When the first human picked up a piece of charcoal from the fire pit and began to scratch marks onto the rocks nearby, art was born. And from that moment to this day the idea of art has been debated. What is art? How does art differ from craft, from trade? What meaning should be given to art? Does meaning reside in the artist or the audience? When art becomes utilitarian does it stop being art? As is obvious the questions concerning art can be endless (also boring, unless you are a philosopher or artist). I believe that there are no clear cut answers. I think each artist, each participant, each audience member has to search their own spirits for the answers to the questions concerning the idea of art. But the real shame is that few people really earnestly search their hearts for answers that they hold dear. And this apathy towards deep thinking extends to all aspects of life: politics, religion, culture, music, art, food... (again another possibly endless list). It is much easier for many to find a respected leader to follow, then it is to think their own thoughts, develop convictions and hold to them.
And so what is my deep thought on the idea of art? I think art has meaning when it is made by the artist, that meaning may or may not translate to the audience, but the audience will develop their own meaning.
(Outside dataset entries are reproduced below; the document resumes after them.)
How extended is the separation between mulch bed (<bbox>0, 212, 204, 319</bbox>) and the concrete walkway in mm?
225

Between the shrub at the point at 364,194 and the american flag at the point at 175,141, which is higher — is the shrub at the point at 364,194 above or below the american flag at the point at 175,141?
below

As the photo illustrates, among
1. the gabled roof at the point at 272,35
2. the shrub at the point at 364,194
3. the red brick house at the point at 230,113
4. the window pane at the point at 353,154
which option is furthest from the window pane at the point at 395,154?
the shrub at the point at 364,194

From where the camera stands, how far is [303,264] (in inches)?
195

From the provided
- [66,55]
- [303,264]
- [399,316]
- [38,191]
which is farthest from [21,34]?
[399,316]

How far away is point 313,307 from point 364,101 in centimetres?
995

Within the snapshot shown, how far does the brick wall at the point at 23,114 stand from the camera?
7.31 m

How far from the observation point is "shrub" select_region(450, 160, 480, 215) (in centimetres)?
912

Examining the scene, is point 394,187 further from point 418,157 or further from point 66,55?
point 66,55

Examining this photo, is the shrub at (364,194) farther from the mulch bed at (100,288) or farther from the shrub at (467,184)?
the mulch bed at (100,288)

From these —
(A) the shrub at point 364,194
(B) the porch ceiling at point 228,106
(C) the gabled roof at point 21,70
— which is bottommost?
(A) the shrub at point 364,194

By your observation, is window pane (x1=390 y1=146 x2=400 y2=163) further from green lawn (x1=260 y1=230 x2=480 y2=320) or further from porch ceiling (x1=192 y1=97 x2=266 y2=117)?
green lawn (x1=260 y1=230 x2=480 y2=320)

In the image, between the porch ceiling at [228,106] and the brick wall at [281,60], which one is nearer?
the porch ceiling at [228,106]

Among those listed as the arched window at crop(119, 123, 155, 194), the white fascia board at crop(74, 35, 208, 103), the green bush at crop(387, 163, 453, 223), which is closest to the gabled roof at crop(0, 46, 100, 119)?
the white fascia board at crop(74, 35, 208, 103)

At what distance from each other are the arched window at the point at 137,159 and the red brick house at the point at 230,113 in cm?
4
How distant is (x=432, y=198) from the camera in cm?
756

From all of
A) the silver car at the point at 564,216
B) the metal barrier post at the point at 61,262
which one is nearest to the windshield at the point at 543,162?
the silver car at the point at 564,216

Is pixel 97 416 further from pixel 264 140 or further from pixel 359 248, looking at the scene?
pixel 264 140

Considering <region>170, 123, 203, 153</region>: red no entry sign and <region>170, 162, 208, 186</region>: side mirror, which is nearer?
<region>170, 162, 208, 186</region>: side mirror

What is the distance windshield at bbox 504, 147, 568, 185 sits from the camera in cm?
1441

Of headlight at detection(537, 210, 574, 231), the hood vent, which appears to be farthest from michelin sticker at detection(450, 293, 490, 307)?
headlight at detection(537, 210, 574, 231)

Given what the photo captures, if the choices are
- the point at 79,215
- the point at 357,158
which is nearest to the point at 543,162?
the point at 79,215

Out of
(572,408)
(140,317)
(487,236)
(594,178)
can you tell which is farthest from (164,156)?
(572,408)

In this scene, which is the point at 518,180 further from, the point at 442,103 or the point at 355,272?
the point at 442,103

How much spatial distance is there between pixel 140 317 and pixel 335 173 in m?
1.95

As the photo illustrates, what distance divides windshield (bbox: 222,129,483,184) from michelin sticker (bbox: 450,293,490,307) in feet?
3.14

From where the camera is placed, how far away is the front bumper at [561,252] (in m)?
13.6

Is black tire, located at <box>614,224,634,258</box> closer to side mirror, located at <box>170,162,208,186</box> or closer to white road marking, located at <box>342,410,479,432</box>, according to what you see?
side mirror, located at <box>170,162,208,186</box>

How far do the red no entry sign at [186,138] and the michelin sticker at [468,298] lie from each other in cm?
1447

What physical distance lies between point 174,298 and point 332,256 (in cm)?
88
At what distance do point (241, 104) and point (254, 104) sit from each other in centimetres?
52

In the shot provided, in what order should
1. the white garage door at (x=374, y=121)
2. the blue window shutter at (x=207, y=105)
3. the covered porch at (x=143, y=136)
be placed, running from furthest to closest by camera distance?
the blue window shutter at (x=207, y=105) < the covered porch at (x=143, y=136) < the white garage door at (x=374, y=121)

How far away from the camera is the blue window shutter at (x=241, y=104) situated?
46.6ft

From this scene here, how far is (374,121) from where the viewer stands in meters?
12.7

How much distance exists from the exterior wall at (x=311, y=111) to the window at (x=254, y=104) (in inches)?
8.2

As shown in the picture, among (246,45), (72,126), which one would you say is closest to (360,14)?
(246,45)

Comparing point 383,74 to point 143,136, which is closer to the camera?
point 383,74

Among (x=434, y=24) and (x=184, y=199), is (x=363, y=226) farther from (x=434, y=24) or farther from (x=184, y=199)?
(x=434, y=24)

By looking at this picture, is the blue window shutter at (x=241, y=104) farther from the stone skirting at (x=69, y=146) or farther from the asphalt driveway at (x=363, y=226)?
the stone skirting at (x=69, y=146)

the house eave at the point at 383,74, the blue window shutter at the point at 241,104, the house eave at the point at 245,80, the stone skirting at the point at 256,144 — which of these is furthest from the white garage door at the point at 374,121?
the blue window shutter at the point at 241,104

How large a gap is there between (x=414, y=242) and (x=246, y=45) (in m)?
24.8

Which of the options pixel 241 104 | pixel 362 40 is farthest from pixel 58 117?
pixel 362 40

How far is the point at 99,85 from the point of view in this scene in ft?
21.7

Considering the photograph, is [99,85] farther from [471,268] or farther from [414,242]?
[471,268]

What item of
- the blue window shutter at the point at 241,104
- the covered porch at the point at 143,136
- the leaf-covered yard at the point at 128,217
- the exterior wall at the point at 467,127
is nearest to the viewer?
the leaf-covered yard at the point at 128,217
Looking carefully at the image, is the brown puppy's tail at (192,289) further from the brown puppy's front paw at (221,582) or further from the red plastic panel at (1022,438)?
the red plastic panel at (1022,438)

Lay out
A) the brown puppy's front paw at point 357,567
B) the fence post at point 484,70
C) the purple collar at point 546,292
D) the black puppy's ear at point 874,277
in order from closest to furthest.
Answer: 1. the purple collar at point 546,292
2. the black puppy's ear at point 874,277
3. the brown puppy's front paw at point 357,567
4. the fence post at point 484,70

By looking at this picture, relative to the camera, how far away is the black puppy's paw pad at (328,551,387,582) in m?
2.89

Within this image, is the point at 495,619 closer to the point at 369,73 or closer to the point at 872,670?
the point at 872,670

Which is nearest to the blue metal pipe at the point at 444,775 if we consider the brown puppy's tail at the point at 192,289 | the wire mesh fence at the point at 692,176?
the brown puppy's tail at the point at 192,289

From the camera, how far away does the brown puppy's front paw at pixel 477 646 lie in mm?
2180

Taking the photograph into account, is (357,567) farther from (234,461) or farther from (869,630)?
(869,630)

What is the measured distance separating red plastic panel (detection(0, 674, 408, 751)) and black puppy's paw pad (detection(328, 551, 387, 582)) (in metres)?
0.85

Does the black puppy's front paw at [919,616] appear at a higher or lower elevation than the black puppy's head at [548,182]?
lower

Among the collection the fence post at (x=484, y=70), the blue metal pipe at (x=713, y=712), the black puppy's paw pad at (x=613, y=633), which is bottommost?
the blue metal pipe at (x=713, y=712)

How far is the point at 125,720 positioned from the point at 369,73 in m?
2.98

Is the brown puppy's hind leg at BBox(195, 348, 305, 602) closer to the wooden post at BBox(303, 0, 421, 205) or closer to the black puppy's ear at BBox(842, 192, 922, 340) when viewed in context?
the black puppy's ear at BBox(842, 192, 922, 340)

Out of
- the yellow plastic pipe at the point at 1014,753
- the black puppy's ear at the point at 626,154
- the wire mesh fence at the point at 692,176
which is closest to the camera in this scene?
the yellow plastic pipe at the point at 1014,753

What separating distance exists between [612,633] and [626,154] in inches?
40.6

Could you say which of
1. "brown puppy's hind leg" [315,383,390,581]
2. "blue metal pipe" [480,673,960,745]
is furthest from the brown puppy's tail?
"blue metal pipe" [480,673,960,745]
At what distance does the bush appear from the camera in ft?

My art is spiritual, although I do not require the audience to view it as such. In my art, I search for something that is "more" or "other" than the physical, the mundane. I would like to think that my art holds many meanings and each time it is viewed (meditated upon) one can walk away with new insights. I like to think of painting a piece as a spiritual exercise. I like to thinking of viewing a piece as a spiritual exercise. I know that may seem like much to grasp for... but I feel the same way about nature around me. My mood and attitude which I bring to the viewing can color (emotionally) a painting more than any descriptions or captions by the artist. I would hope that my art can reach out to others in the same manner. But if it does not I am not disappointed. I think of my art as spiritual expressionism.
Perhaps this is a wandering answer to the question, but it is where I am at this point. As my art grows, as my spiritual life grows I am sure my answer will also mature and grow. That is a part of life and a part of thinking deeply: growth into the next phase of life.